香港では数少ないセレクトショップにあるホワイト・ノイズ・レコーズは、場所であると同時にアイディアである。この銅羅湾に位置する控えめなビルの2階にあるレコードショップの隠れ家を、明白な必需品、魂への燃料としている者たちがいる。主催者の一人、ウィルソン・リーはこの店に約週1回足を運ぶ。『もし他の音楽を探す気がないなら、「広東ポップ」はどこにでもあるよ。』と彼は言う。

同じ経験を共有する他のフェスティバル主催者達もそれに同意する。何百万もの香港人と同じように、ウィルソン、ジョージ・チャク、エノク・クワン、ギャリー・レオンの4人も広東ポップスのコンスタントな波に囲まれて育った。幸いにも、この時のラジオが今はファンサイトやファックスでのメールオーダーに発展している。ワイア・マガジンや、MP3のファイルシェアが出てきた時、彼らは広東ポップから派生した沢山の道を行き来することができるようになった。パール・ジャム、レディオヘッド、ポストロック、メタル、ドローン、フリージャズなどだ。

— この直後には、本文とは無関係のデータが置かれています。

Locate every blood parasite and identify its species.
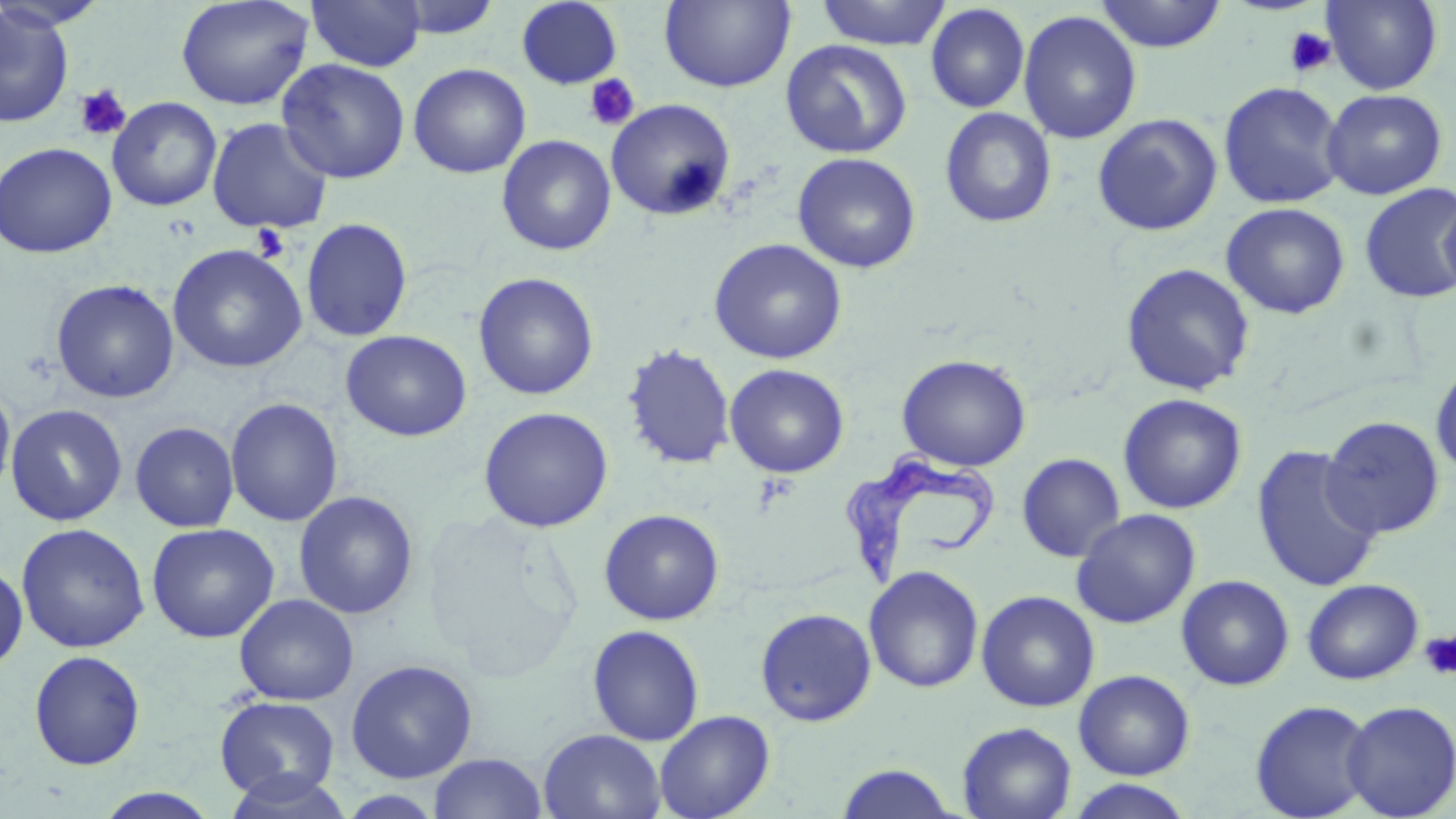
Approximate bounding boxes as named x1/y1/x2/y2 corners in pixels.
Trypanosoma brucei: (x1=840, y1=443, x2=998, y2=590).
No Plasmodium falciparum, Plasmodium ovale, Plasmodium malariae, Plasmodium vivax, or Babesia divergens observed.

エノクは『ハードディスクが爆発するまで何千もの曲をダウンロードするんだ!』と言う。このほぼ無限のダウンロードにも関わらず、新しい音楽を探すものにとってその方法オプションはもはやこれだけではない。『それはそれは沢山のスタイルがホワイト・ノイズで受け入れられているよ。』とウィルソンは言う。『僕はギターを弾くけど、ここではかつてギターを弾いていた人たちから色んな方法を見つける事ができる。可能性を感じることができる。』

この勢いはレコードやMP3だけでは終わらない。必然的に、新しい音楽への意欲はライブへと導く。『その頃はライブショーなんてほとんどなかった。コピーのビデオばかりでね。』ジョージが振り返る。しかし今は違う。すでに2年の間にホワイト・ノイズ・レコーズは、ドローン、チャンティング、オーガニックサウンドからパフォーマンスアートまで店内ライブを行っている。

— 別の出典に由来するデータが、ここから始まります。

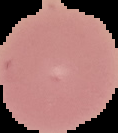 Result: negative for Plasmodium parasites. The area outside the segmented cell region is set to black. Image is 118×133 pixels. From a thin blood film.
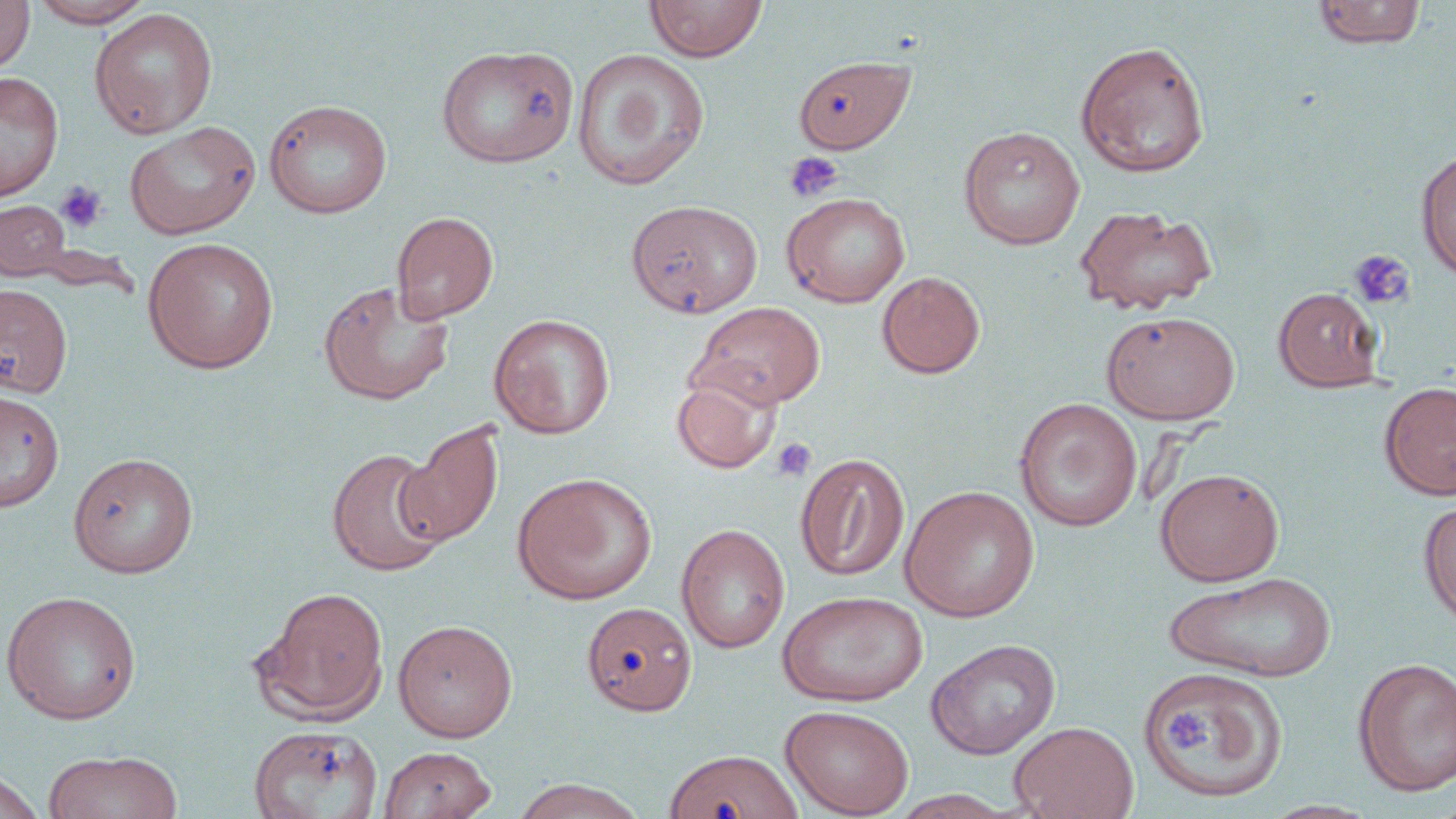
Summary:
  - Coordinate format: approximate bounding boxes as (x1, y1, x2, y2) in pixels
  - Uninfected red blood cell locations: (0, 0, 35, 72), (29, 0, 155, 28), (645, 0, 767, 62), (1311, 1, 1426, 49), (89, 8, 218, 138), (1075, 40, 1211, 178), (435, 43, 579, 168), (572, 47, 710, 191), (794, 55, 915, 153), (0, 71, 63, 201), (263, 98, 393, 219), (124, 121, 261, 239), (957, 126, 1085, 250), (1415, 147, 1456, 281), (781, 191, 910, 308), (0, 199, 72, 281), (626, 200, 763, 318), (1074, 204, 1218, 316), (391, 211, 499, 323), (142, 237, 280, 374), (876, 271, 986, 379), (317, 280, 455, 405), (0, 283, 73, 398), (1273, 287, 1383, 392), (690, 301, 827, 409), (1101, 310, 1240, 424), (488, 314, 615, 439), (671, 371, 782, 474), (1379, 381, 1456, 501), (0, 387, 64, 512), (1014, 397, 1142, 531), (398, 420, 504, 547), (327, 447, 450, 578), (67, 452, 199, 579), (794, 453, 910, 581), (1155, 468, 1284, 586), (511, 472, 657, 605), (899, 485, 1040, 622), (1418, 499, 1456, 629), (676, 523, 790, 653), (1164, 570, 1337, 682), (254, 585, 388, 724), (1, 589, 142, 725), (776, 590, 928, 707), (581, 601, 696, 716), (392, 619, 518, 743), (926, 638, 1061, 759), (1352, 657, 1456, 797), (1138, 665, 1289, 804), (780, 704, 914, 818), (1009, 721, 1138, 819), (248, 724, 382, 819), (379, 746, 497, 819), (42, 749, 182, 819), (664, 749, 802, 819), (0, 769, 44, 819), (511, 778, 646, 818)
  - Platelet locations: (783, 150, 845, 204), (55, 181, 107, 233), (1348, 249, 1416, 310), (770, 438, 817, 482), (1166, 706, 1213, 755)
  - Slide-level diagnosis: negative for blood parasites
  - Magnification: 1000x
  - Field of view: one of a larger specimen
  - Image size: 1456×819 pixels
  - Stain: May-Grünwald-Giemsa
  - Modality: optical microscopy
  - Preparation: thin blood film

ギャリーもまた、過去5年の香港にはインディーズの音楽シーンに成長が見られると語る。『手作りのCDを出す人が確実に増えているね。以前はここの人たちはミュージックに注目していなかったけど、今は一般の人やメディアにも意識されているよ。』そして、多くのミュージシャンが過去の音楽に踏み込み、アンダーグラウンドから流行のものまで何でもプラスにする事ができる、と加えた。

これが主催者達の目的の一つである。言わずとも、彼らは広東ポップスの主権に挑んでいて、しかし同時に野心的にインディーズロックのオルタナティブな本拠地を越えようとしている。このフェスティバルのアイディアは一つ、ローカルで実験的な音楽の発表の機会を提供したいという思いからなる。

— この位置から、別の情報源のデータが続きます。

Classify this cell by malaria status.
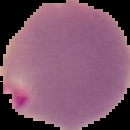

It is parasitized.

Summary:
  - Preparation: thin blood smear
  - Image type: segmented cell region with the area outside set to black
  - Image size: 130×130 pixels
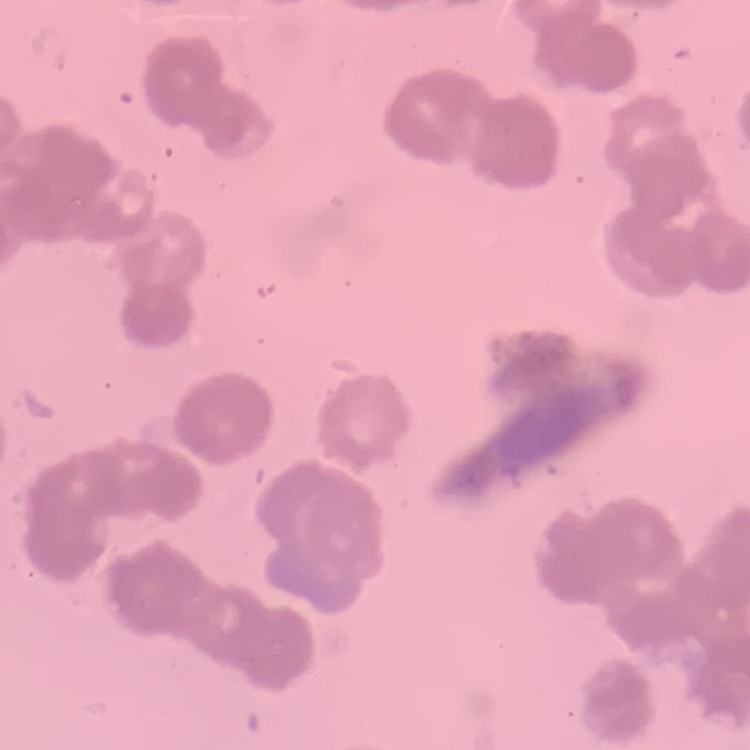

erythrocyte morphology = rouleaux formation
image type = one tile cut from a larger photomicrograph
stain = Field's or Giemsa
preparation = thin peripheral smear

一つ以上のスタイルを取り入れるために入念な選考をするジョージは、『ラップトップ音楽のライブが11なんてちょっと飽きるだろ。』とジョークを。すかさずウィルソンが『みんなには体験以上のことを得て欲しい。11のラップトップセットがエキサイティングだとしても、僕たちはボーダーを壊したいね。』ジョージはまた、エレクトロニック・ミュージックがラップトップによるものだけではないことも示したいとか。